Multi-modal Indexing and Searching with Lifelong Sequence (MISS) refers to a unified framework that integrates multi-modal information (e.g., textual, visual, behavioral signals) and lifelong user behavioral sequences into large-scale retrieval recommendation systems. MISS is engineered to address the dual challenges of exploiting extensive user history and leveraging diverse content modalities for precise and efficient information retrieval, particularly in industrial-scale environments such as video and product recommendation platforms (Guo et al., 20 Aug 2025).

The core indexing mechanism in MISS is the multi-modal index tree—a hierarchical binary tree constructed over item multi-modal embeddings. The construction process is as follows:

At each node, k-means clustering is recursively applied to the set of items represented by their multi-modal embeddings (pre-trained to maximize semantic alignment via objectives such as InfoNCE).
Each split divides items into two clusters, forming left/right subtrees, until leaf nodes correspond to single items.
Each non-leaf node stores a mean-pooled embedding of all leaf items in its subtree:

$z_i = \frac{1}{|L(i)|} \sum_{j \in L(i)} c_{\pi(j)}$

where $L(i)$ are the leaf nodes under node $i$ and $c_{\pi(j)}$ is the multi-modal embedding of item $j$ .
Leaf node embeddings are set directly as their item embeddings.

This index tree reflects a hierarchy of item similarity that is sensitive to both content and behavioral interaction cues.

During candidate retrieval, beam search traverses the tree, rapidly pruning irrelevant branches based on the multi-modal similarity between user query (or interests) and node embeddings. The tree is trained with a binary cross-entropy objective at each node, using pseudo labels to align the tree with retrieval objectives:

$\mathrm{BCE}(\hat{y}_n, \hat{y}_n^t) = -\hat{y}_n \log \hat{y}_n^t - (1 - \hat{y}_n) \log (1 - \hat{y}_n^t)$

with $\hat{y}_n = I\left(\sum_{i \in L(n)} y_{\pi(i)} \geq 1\right)$ representing the presence of relevant items under node $n$ .

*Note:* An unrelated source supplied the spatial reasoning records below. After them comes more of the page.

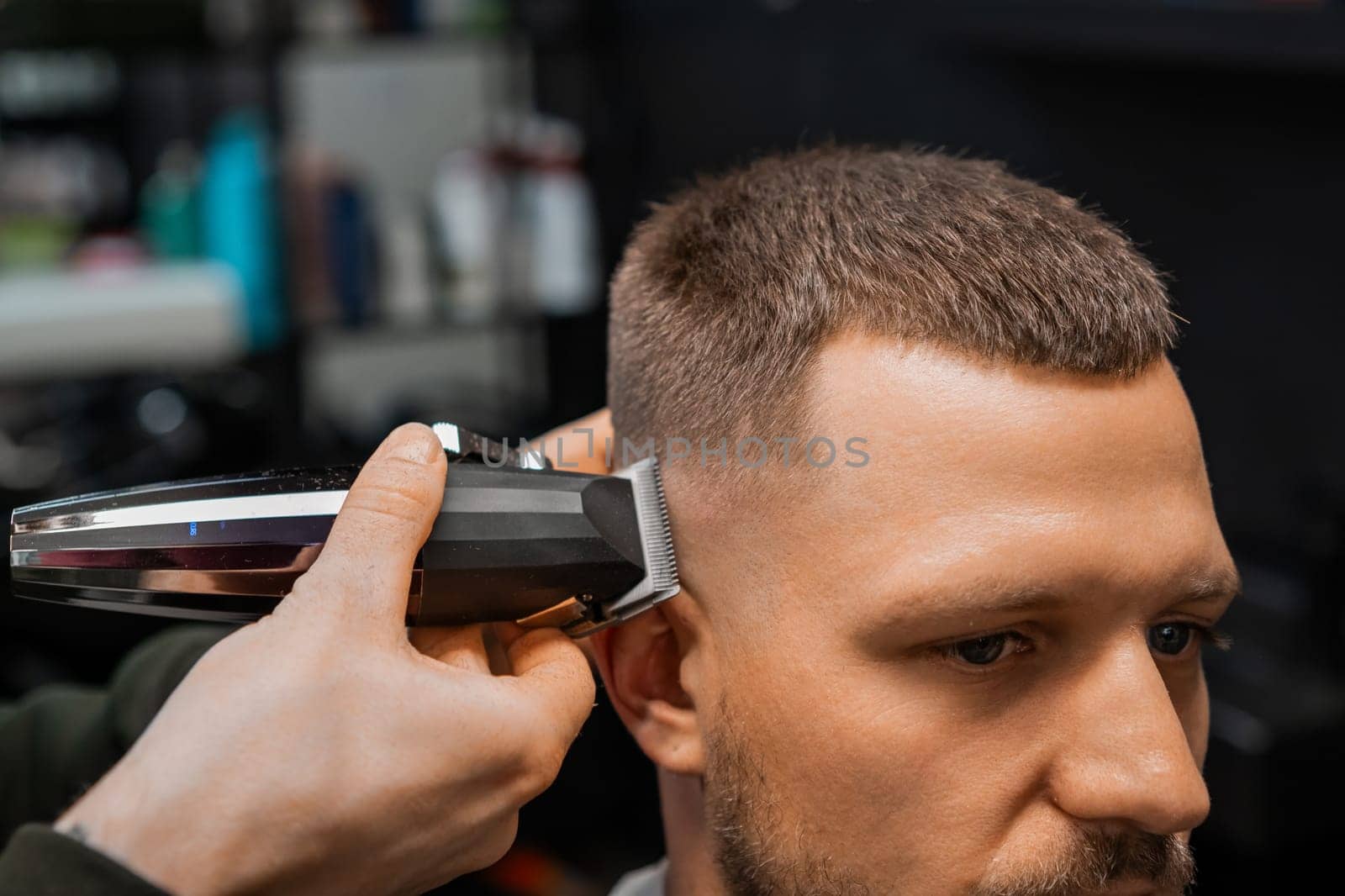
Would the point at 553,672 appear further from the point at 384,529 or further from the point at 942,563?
the point at 942,563

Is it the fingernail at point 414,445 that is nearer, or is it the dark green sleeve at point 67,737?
the fingernail at point 414,445

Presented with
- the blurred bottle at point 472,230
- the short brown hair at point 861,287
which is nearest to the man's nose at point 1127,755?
the short brown hair at point 861,287

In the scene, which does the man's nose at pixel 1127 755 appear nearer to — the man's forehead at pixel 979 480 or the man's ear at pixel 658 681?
the man's forehead at pixel 979 480

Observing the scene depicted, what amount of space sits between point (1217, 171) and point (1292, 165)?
16 centimetres

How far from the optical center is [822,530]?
1.10 meters


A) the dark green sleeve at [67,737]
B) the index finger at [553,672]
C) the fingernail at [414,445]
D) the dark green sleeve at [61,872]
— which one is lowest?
the dark green sleeve at [67,737]

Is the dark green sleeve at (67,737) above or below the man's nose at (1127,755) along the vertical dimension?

2. Lifelong Sequential Behavior Modeling

MISS directly models user lifelong behavioral sequences to extract diverse and fine-grained user interests, even across extremely long histories (e.g., thousands of behaviors). The framework introduces two principal search units:

Collaborative General Search Unit (Co-GSU): Operates over one-hot ID embeddings of candidate nodes and user behaviors. It applies target attention via projection matrices, extracting the Top-K most relevant historical behaviors for the candidate:

$r_i = (W_q e_n)^\top (W_k e_i) / \sqrt{d}$

where $e_n$ , $e_i$ are the projected embeddings, $W_q$ , $W_k$ are learnable matrices, and $d$ is the embedding dimension.
Multi-modal General Search Unit (MM-GSU): Utilizes fixed pre-trained multi-modal embeddings directly. Relevance between candidate and historical behaviors is measured as:

$r_i^{mm} = z_n^\top z_i$

producing a multi-modal sub-behavior sequence for further attention-based aggregation.

An Exact Search Unit (ESU) refines the candidate set by applying softmax-based attention over the selected behaviors and aggregating their feature representations:

$a_i = \mathrm{softmax}(r_i)$

$x^{co/mm} = \sum_{i} a_i W_v e_i$

where $W_v$ is an additional projection layer.

MISS integrates multi-modal content at two levels:

Index tree formation: Multi-modal embeddings are engineered to capture both semantic content (e.g., visual, textual features) and historical interaction signals. These embeddings serve as the basis for item clustering and hierarchical partitioning in the index tree, ensuring that similar items (under both content and behavioral metrics) are close in tree structure.
Behavioral searching: MM-GSU leverages multi-modal embeddings for direct similarity computation between candidate items and historical behaviors, allowing the system to extract semantically consistent interests beyond what ID-based methods provide.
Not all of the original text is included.